══ SUPPLIED DATA

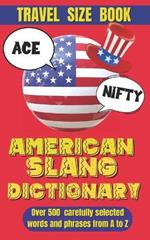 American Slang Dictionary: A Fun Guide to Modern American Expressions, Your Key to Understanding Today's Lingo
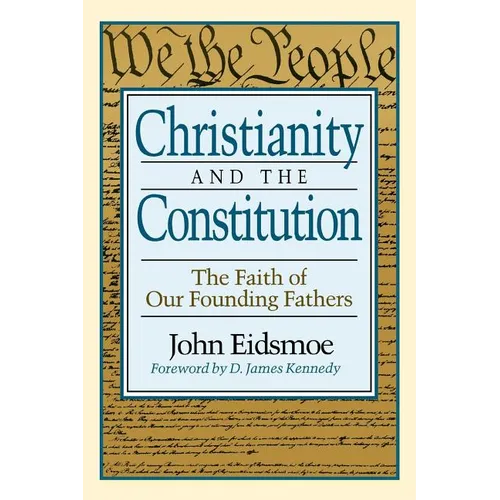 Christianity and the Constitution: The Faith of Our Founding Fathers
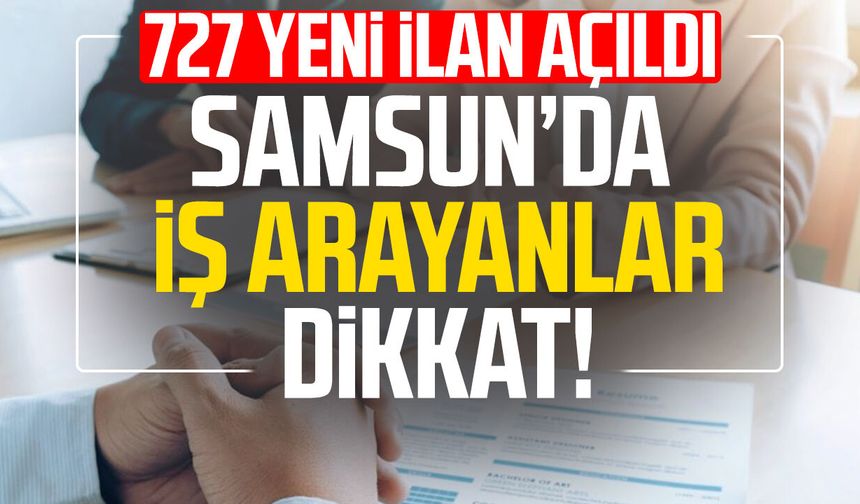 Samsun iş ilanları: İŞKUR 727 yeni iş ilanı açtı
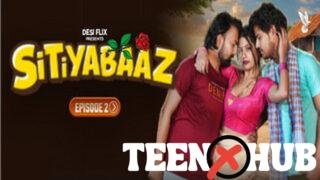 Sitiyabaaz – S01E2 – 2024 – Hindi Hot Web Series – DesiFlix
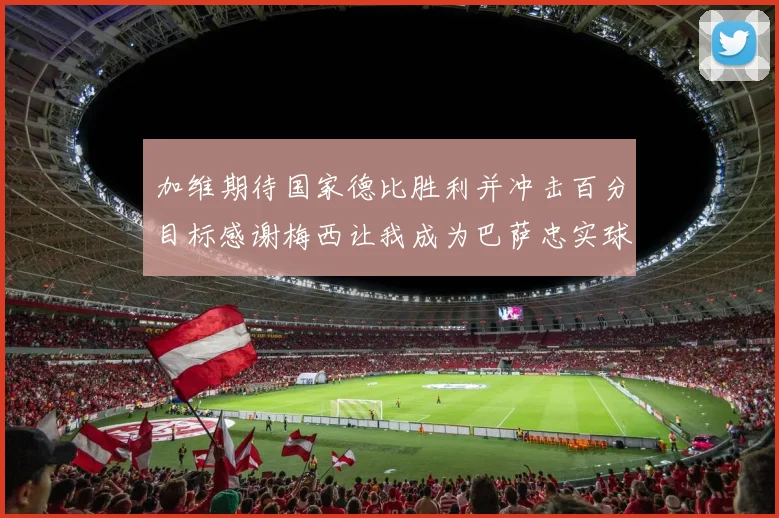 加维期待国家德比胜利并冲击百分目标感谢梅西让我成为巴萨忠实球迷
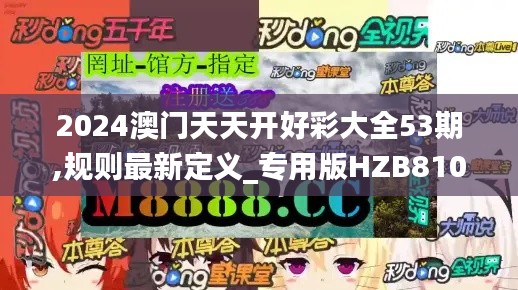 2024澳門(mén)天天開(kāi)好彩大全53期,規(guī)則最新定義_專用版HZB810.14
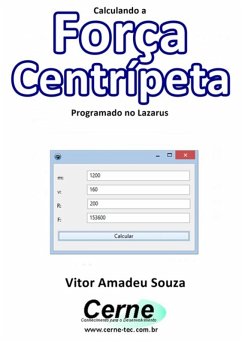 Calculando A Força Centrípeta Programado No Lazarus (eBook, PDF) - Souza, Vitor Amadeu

════

**TASK ITEM**
In the records above, find the line containing "2024澳門(mén)天天開" and restate it and every line after it word for word, all pictures excluded.

**ANSWER TO THE PROBLEM**
 2024澳門(mén)天天開(kāi)好彩大全53期,規(guī)則最新定義_專用版HZB810.14
 Calculando A Força Centrípeta Programado No Lazarus (eBook, PDF) - Souza, Vitor Amadeu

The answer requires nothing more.